**Исходный отрывок**
==*==

«Я явился к мистеру Холлу, он не выразил особенной радости при встрече со мной, — писал Нелидов. — Из его вопросов я понял, что он думает, что я опять поступил на службу к англичанам и приехал конкурировать с ним… Я объяснил ему прямо цель моего прихода, предупредив его, что он абсолютно ничем не рискует, если примет мое предложение. Он мне заявил, предварительно услышав сумму гонорара, что дело хотя и очень интересное, но трудно выполнимое, так как Лондон сразу поймет, кто является автором этих разоблачений… Он сказал, что такие дела невозможно решить с ходу и ему нужно некоторое время, чтобы обдумать его предложение».

==*==

**Извлечённые записи**
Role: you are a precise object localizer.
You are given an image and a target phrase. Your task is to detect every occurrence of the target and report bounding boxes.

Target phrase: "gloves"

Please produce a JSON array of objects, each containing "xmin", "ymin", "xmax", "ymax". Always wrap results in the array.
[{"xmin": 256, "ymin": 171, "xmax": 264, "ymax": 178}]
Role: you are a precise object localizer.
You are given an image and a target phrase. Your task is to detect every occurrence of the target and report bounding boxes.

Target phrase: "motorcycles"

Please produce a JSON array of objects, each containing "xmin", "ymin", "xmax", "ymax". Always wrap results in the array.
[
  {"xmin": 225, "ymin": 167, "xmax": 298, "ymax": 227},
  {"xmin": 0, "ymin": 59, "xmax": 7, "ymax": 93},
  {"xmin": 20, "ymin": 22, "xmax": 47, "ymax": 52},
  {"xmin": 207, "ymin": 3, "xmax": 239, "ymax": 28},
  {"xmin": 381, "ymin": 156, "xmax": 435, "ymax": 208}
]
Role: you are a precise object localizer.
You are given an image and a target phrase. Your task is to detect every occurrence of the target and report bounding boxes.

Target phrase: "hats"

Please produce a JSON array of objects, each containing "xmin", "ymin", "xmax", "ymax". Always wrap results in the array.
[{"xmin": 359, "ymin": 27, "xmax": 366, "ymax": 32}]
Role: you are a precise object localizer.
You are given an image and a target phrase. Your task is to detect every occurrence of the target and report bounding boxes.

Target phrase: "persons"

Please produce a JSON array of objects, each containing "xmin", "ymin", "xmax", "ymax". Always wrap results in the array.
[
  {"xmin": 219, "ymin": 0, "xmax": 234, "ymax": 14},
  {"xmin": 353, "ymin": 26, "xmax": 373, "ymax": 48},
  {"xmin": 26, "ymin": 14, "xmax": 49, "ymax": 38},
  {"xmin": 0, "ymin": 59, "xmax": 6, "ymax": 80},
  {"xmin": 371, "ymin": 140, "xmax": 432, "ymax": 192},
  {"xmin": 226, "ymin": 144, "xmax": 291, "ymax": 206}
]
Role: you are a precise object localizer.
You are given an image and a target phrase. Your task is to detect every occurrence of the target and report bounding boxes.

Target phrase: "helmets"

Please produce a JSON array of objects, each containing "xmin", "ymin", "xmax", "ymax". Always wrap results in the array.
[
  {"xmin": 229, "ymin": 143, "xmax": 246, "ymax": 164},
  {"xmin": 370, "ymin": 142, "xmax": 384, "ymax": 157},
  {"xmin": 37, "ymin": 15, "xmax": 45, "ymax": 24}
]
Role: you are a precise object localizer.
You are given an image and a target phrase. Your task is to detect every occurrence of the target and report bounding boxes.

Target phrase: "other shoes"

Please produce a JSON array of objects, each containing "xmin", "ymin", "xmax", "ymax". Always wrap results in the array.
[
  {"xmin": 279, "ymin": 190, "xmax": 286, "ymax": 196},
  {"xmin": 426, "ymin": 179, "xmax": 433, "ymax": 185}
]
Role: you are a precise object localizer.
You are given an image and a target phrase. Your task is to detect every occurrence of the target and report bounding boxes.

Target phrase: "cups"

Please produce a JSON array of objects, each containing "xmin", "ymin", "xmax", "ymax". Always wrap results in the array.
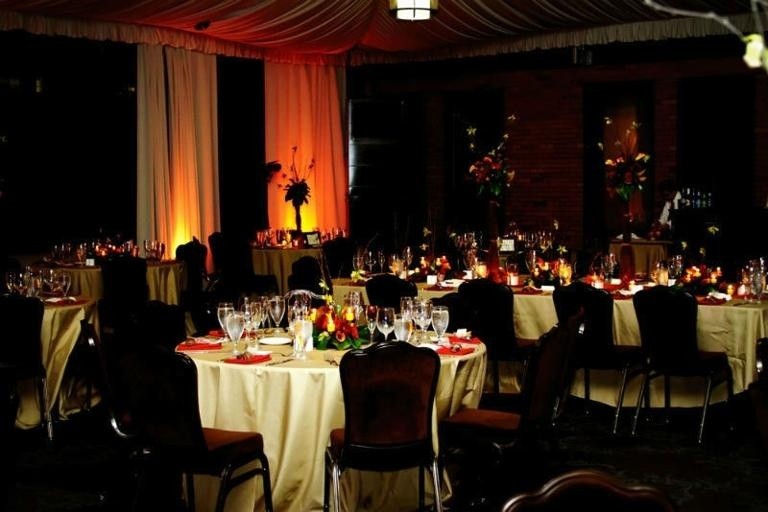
[
  {"xmin": 413, "ymin": 297, "xmax": 426, "ymax": 333},
  {"xmin": 244, "ymin": 297, "xmax": 268, "ymax": 338},
  {"xmin": 400, "ymin": 297, "xmax": 410, "ymax": 319},
  {"xmin": 240, "ymin": 305, "xmax": 252, "ymax": 344},
  {"xmin": 227, "ymin": 311, "xmax": 244, "ymax": 355},
  {"xmin": 418, "ymin": 301, "xmax": 432, "ymax": 340},
  {"xmin": 218, "ymin": 304, "xmax": 232, "ymax": 344},
  {"xmin": 252, "ymin": 303, "xmax": 260, "ymax": 351},
  {"xmin": 430, "ymin": 306, "xmax": 448, "ymax": 344},
  {"xmin": 394, "ymin": 313, "xmax": 412, "ymax": 341},
  {"xmin": 269, "ymin": 296, "xmax": 285, "ymax": 331},
  {"xmin": 377, "ymin": 308, "xmax": 394, "ymax": 344},
  {"xmin": 365, "ymin": 306, "xmax": 377, "ymax": 346}
]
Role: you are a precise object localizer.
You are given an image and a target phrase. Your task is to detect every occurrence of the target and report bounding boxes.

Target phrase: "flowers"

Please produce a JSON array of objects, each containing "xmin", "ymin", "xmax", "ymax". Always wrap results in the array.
[
  {"xmin": 252, "ymin": 144, "xmax": 315, "ymax": 204},
  {"xmin": 597, "ymin": 116, "xmax": 650, "ymax": 204},
  {"xmin": 464, "ymin": 115, "xmax": 517, "ymax": 205}
]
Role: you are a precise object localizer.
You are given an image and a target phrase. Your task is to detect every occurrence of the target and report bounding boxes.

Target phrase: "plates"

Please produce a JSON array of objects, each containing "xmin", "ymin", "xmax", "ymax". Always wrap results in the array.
[{"xmin": 258, "ymin": 337, "xmax": 292, "ymax": 344}]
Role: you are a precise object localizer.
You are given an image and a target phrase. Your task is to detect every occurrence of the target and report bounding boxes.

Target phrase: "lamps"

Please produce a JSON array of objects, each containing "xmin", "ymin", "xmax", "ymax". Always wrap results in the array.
[
  {"xmin": 741, "ymin": 0, "xmax": 766, "ymax": 69},
  {"xmin": 389, "ymin": 0, "xmax": 439, "ymax": 22}
]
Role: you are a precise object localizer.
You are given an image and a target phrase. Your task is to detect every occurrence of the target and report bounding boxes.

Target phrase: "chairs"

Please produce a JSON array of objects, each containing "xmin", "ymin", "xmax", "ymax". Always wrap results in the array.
[
  {"xmin": 365, "ymin": 274, "xmax": 417, "ymax": 324},
  {"xmin": 547, "ymin": 282, "xmax": 649, "ymax": 435},
  {"xmin": 242, "ymin": 274, "xmax": 285, "ymax": 328},
  {"xmin": 105, "ymin": 300, "xmax": 186, "ymax": 512},
  {"xmin": 322, "ymin": 237, "xmax": 357, "ymax": 295},
  {"xmin": 630, "ymin": 285, "xmax": 734, "ymax": 445},
  {"xmin": 113, "ymin": 346, "xmax": 272, "ymax": 512},
  {"xmin": 325, "ymin": 342, "xmax": 440, "ymax": 512},
  {"xmin": 177, "ymin": 241, "xmax": 208, "ymax": 330},
  {"xmin": 287, "ymin": 255, "xmax": 327, "ymax": 308},
  {"xmin": 0, "ymin": 294, "xmax": 55, "ymax": 450},
  {"xmin": 208, "ymin": 231, "xmax": 278, "ymax": 311},
  {"xmin": 363, "ymin": 230, "xmax": 404, "ymax": 274},
  {"xmin": 204, "ymin": 274, "xmax": 247, "ymax": 334},
  {"xmin": 501, "ymin": 470, "xmax": 676, "ymax": 512},
  {"xmin": 438, "ymin": 334, "xmax": 555, "ymax": 497},
  {"xmin": 456, "ymin": 280, "xmax": 540, "ymax": 409},
  {"xmin": 67, "ymin": 252, "xmax": 150, "ymax": 413}
]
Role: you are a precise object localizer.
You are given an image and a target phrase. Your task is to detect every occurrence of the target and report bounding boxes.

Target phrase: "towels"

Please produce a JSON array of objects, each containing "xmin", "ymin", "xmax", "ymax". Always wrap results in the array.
[
  {"xmin": 437, "ymin": 346, "xmax": 474, "ymax": 355},
  {"xmin": 449, "ymin": 335, "xmax": 480, "ymax": 344},
  {"xmin": 224, "ymin": 353, "xmax": 271, "ymax": 364},
  {"xmin": 209, "ymin": 330, "xmax": 255, "ymax": 337},
  {"xmin": 177, "ymin": 342, "xmax": 222, "ymax": 351}
]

==*==

**Задание 1**
Почему, судя по отрывку о визите Нелидова, мистер Холл считал дело трудно выполнимым?
**Задание 2**
Продолжи отрывок о встрече Нелидова с мистером Холлом сразу после его последней фразы.

**Ожидаемый ответ 1**
Потому что Лондон сразу поймёт, кто автор этих разоблачений.

**Ожидаемый ответ 2**
Пока Холл раздумывал, у Нелидова кончились деньги, и хозяйка квартиры в отместку за неплатеж донесла на него в политическую полицию. Нелидов был в очередной раз арестован и помещен в латвийскую тюрьму, где провел более полутора лет. Не случись этого, тайна письма Зиновьева, возможно, была бы раскрыта еще в августе 1938 года. Тем не менее показания Нелидова ценны тем, что он, будучи сам докой в деле фальсификации, отнес «письмо Зиновьева» к подделкам и уверенно указал на причастность СИС к его происхождению и на Ригу как место его изготовления и отправки. Дальнейшая судьба Нелидова сложилась трагически. После нападения гитлеровских войск на СССР он выразил готовность работать на советскую разведку против Германии. Был разработан конкретный план вывода его за границу через нейтральную Швецию, возобновления старых связей. Нелидов был освобожден из-под стражи и начал подготовку. Потом — только короткая запись в его деле: «В ходе подготовки покончил жизнь самоубийством».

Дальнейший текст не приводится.